PROBLEM STATEMENT:
With the pictures left aside, write out exactly the lines of the listing below from the line with "This chart display" to the line with "Résultats du Mercredi 09/06/2021 Tqq_d901", both included, and only those.

INPUT DATA:

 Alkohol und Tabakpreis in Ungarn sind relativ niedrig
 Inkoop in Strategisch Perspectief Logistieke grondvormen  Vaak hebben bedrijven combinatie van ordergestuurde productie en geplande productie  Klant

--

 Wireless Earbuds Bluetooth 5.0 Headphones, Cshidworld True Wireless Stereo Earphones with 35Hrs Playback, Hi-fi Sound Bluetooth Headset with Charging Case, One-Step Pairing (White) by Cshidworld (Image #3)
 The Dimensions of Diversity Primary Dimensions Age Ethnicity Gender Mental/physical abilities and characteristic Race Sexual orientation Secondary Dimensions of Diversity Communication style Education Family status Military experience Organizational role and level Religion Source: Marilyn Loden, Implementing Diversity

==

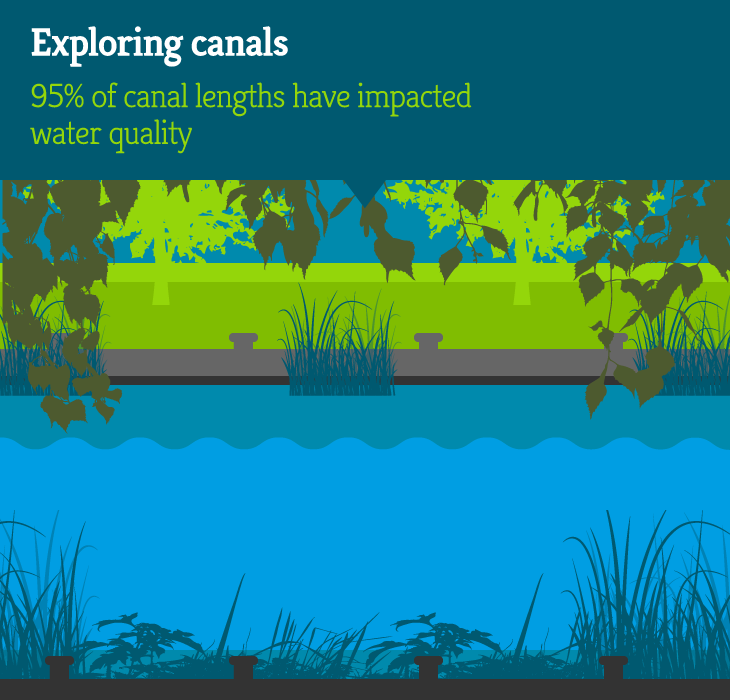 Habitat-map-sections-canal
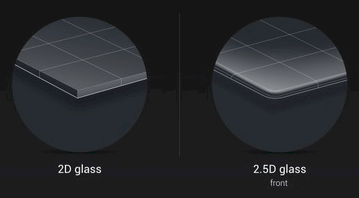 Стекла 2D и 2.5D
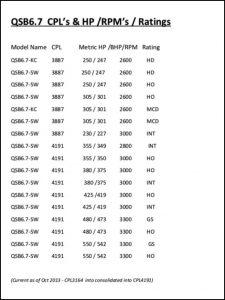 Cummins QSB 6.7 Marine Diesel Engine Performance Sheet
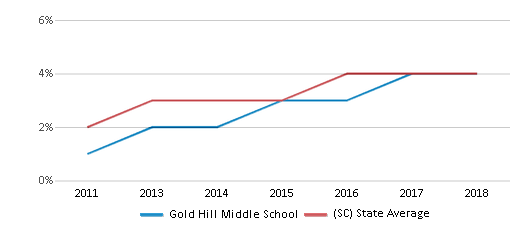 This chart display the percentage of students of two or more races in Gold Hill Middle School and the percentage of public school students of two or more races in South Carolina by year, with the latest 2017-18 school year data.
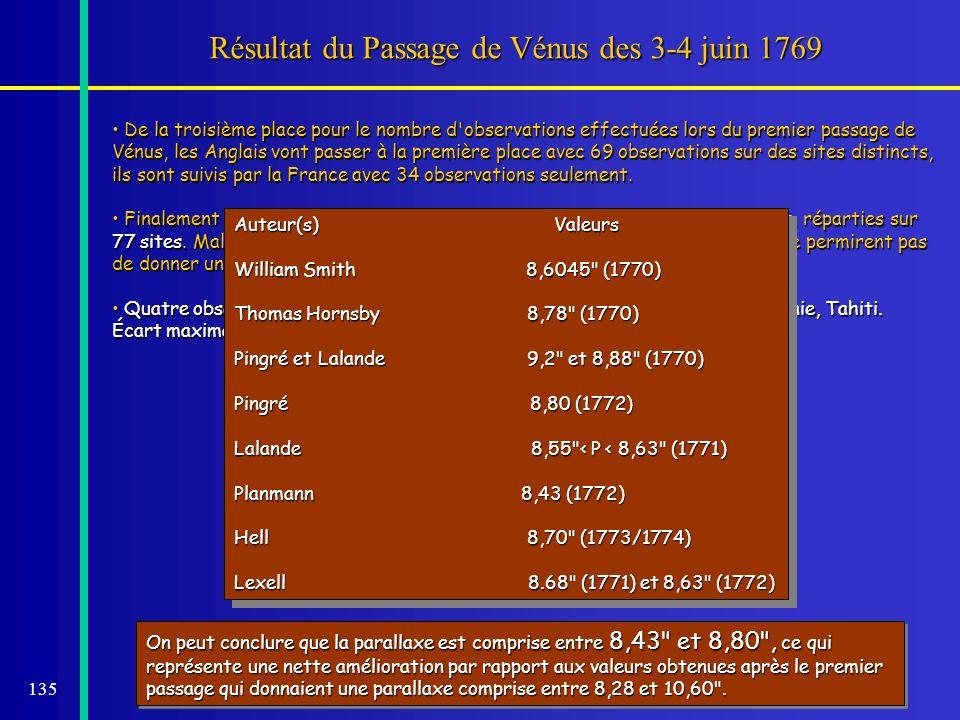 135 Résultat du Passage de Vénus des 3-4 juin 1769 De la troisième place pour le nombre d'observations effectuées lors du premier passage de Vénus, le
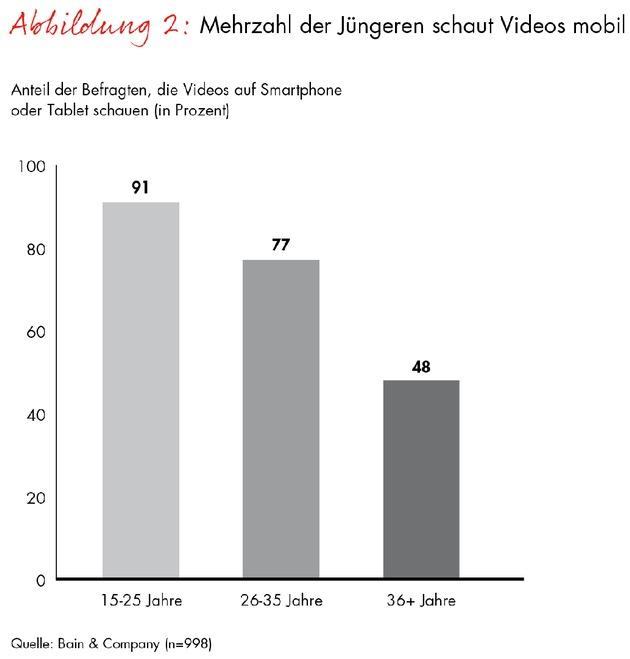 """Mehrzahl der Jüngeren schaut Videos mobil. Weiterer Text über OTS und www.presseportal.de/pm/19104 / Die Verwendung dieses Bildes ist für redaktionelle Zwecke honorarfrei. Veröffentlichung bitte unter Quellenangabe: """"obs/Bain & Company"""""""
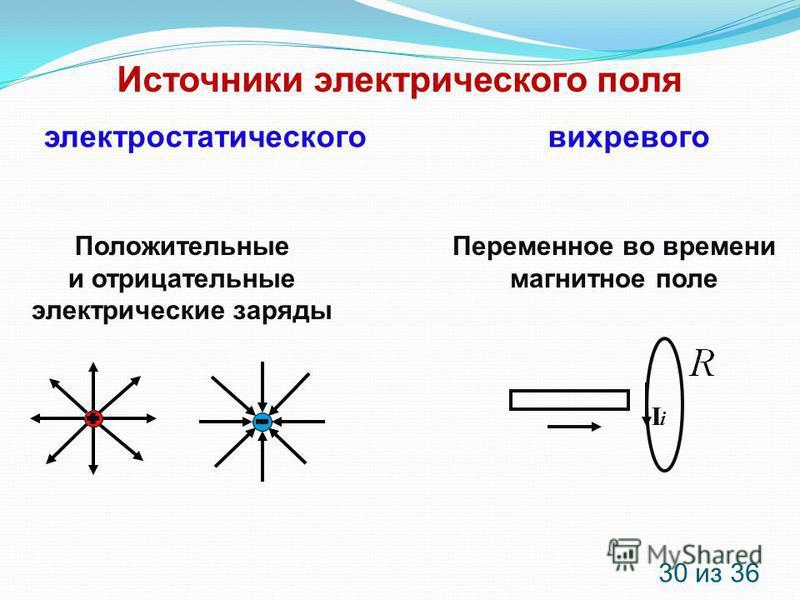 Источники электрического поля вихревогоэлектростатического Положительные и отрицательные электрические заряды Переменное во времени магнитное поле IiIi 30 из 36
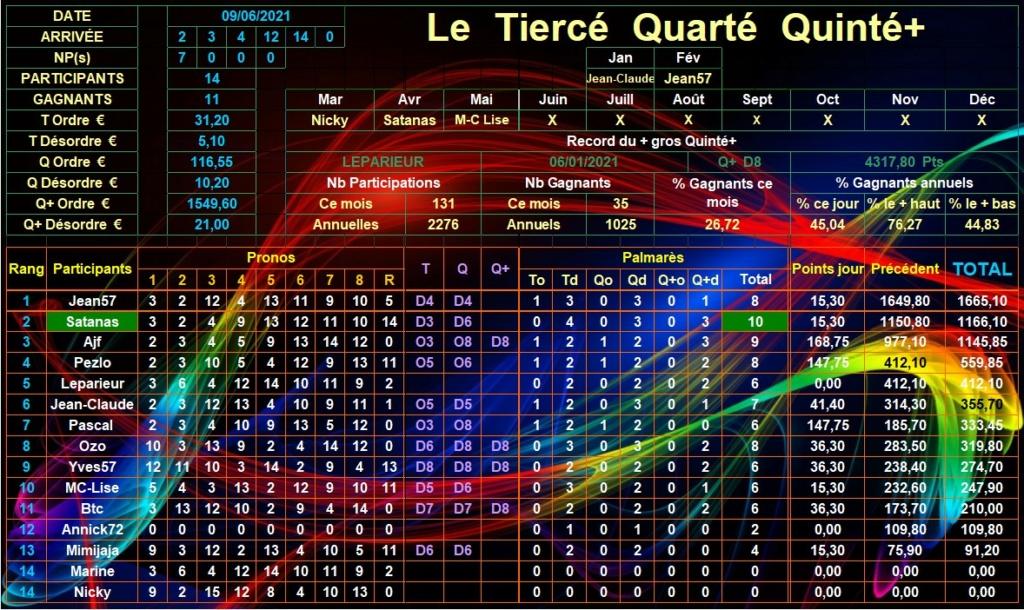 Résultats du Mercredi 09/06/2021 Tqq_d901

RESPONSE FOR THIS EXERCISE:
 This chart display the percentage of students of two or more races in Gold Hill Middle School and the percentage of public school students of two or more races in South Carolina by year, with the latest 2017-18 school year data.
 135 Résultat du Passage de Vénus des 3-4 juin 1769 De la troisième place pour le nombre d'observations effectuées lors du premier passage de Vénus, le
 """Mehrzahl der Jüngeren schaut Videos mobil. Weiterer Text über OTS und www.presseportal.de/pm/19104 / Die Verwendung dieses Bildes ist für redaktionelle Zwecke honorarfrei. Veröffentlichung bitte unter Quellenangabe: """"obs/Bain & Company"""""""
 Источники электрического поля вихревогоэлектростатического Положительные и отрицательные электрические заряды Переменное во времени магнитное поле IiIi 30 из 36
 Résultats du Mercredi 09/06/2021 Tqq_d901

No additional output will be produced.